Minister of State for Parliamentary Affairs
- In office June 2011 – February 2014
- Prime Minister: Najib Mikati

Minister of Tourism
- In office 31 October 1992 – December 1998
- Prime Minister: Rafik Hariri

Personal details
- Born: Nicholas Michel Fattoush 1943 (age 82–83) Zahlé, Lebanon
- Party: Independent
- Alma mater: Saint Joseph University; Aix-Marseille University;
- Occupation: Lawyer

= Nicholas Fattoush =

Lebanese politician (born 1943)

Nicholas Fattoush (born 1943) is a Lebanese lawyer and politician who served in various cabinet posts, including minister of tourism. He was also member of the Lebanese Parliament.

==Biography==
Fattoush was born in Zahlé in 1943. He hails from a Melkite Greek Catholic family. His brother, Pierre, was a businessman who died from COVID-19 in November 2020. His other brother, Moussa, is also a businessman.

Nicholas Fattoush obtained a degree in law from Saint Joseph University in 1967 and a master's degree in law from Aix-Marseille University, France, in 1971.
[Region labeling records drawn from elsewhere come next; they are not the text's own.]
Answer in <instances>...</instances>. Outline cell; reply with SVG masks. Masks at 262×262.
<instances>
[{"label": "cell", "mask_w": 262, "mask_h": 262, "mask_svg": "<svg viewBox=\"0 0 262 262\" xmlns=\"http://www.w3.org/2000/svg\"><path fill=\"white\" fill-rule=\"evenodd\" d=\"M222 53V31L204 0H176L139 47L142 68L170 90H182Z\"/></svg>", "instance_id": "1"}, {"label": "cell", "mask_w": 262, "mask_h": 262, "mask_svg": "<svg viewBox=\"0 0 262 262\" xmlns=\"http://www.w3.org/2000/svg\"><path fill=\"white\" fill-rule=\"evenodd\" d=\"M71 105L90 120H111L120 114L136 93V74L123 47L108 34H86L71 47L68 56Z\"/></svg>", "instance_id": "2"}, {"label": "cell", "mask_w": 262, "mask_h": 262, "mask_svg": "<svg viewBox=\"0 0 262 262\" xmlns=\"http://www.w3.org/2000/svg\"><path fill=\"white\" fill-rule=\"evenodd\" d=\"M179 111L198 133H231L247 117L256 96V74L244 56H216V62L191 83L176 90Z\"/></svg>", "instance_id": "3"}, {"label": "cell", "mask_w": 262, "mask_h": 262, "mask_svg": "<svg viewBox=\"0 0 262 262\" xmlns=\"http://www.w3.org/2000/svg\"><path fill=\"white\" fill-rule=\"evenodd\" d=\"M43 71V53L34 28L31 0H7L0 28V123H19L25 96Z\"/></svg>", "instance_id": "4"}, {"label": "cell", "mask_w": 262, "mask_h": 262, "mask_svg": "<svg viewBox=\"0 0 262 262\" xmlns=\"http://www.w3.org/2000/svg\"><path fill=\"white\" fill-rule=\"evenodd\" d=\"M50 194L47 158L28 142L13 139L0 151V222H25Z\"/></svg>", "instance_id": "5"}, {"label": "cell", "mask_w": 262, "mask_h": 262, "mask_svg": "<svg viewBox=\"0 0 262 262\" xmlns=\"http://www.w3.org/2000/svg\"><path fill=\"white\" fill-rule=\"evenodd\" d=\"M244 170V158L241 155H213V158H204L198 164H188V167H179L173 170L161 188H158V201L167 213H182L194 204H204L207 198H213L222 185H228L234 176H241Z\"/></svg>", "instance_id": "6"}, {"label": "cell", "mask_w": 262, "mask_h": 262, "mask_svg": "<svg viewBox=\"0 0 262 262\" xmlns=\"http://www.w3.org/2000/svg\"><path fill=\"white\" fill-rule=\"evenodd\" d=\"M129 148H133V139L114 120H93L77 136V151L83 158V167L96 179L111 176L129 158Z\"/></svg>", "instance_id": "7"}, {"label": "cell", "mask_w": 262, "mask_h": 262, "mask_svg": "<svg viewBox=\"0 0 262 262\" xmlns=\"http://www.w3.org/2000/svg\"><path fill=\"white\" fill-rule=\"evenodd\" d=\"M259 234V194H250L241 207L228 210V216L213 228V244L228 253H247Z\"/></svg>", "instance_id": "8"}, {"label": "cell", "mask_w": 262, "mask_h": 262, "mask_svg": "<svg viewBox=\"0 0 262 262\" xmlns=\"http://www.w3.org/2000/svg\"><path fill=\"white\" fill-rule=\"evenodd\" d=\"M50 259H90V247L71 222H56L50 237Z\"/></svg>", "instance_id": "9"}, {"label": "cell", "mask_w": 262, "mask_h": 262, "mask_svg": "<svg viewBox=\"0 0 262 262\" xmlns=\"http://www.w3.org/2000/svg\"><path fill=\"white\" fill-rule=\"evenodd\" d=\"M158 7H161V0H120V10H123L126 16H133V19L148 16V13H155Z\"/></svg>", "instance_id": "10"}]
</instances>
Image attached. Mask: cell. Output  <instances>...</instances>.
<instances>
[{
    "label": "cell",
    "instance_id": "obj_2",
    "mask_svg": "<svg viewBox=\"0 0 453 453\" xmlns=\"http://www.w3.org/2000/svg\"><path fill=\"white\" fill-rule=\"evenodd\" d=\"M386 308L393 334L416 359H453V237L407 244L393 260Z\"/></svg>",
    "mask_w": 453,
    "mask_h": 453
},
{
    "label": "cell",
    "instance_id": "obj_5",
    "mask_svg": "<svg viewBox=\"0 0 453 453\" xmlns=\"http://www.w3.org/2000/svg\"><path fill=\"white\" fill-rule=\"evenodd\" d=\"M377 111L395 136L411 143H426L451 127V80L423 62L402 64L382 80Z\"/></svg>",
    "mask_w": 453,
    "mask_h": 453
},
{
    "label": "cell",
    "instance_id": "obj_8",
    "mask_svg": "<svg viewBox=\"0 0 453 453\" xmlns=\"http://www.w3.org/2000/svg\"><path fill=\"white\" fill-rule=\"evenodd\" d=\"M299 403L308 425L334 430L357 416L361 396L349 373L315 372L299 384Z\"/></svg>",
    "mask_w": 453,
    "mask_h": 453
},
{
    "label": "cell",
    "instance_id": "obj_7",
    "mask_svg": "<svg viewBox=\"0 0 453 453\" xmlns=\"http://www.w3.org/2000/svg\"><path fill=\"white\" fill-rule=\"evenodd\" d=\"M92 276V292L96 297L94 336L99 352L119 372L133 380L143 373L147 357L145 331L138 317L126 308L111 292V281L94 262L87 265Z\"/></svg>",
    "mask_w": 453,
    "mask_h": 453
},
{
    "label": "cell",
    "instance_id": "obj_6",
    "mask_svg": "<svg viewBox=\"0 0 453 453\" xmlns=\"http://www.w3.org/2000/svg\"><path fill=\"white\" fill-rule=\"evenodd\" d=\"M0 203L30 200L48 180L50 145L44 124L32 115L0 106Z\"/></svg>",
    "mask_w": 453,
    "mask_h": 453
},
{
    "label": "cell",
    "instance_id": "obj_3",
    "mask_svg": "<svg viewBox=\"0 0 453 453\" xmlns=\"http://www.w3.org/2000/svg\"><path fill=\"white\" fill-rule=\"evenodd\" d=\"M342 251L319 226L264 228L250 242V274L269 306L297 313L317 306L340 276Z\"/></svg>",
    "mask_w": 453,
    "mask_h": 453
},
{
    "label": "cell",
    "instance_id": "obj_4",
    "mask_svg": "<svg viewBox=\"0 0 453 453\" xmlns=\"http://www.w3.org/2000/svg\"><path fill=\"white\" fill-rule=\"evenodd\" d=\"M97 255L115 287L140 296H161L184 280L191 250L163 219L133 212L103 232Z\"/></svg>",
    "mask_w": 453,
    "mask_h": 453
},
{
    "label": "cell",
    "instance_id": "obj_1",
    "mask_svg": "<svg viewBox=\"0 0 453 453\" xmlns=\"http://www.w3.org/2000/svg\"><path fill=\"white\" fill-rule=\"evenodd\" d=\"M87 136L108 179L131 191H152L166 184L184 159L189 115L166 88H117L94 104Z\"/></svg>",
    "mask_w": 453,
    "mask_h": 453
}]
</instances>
Fattoush began to work as lawyer from 1970. He was a faculty member of his alma mater, Saint Joseph University. His first ministerial appointment was to the first cabinet of Rafik Hariri on 31 October 1992 when he was named as the ministry of tourism. Fattoush held the post until December 1998 in the subsequent cabinets formed by Hariri. In the 1992 elections Fattoush was also elected to the Parliament from Zahlé and won the seat in the following elections from 1996 to 2009. In June 2011 Fattoush was appointed minister of state for parliamentary affairs to the cabinet headed by Prime Minister Najib Mikati. He was among the independent members of the cabinet.

===Views and alliances===
Fattoush was one of the members of the Parliament who opposed the extension of President Émile Lahoud's tenure. He openly declared his opposition at the Parliament in April 2004. Fattoush is a supporter of Parliament Speaker Nabih Berri.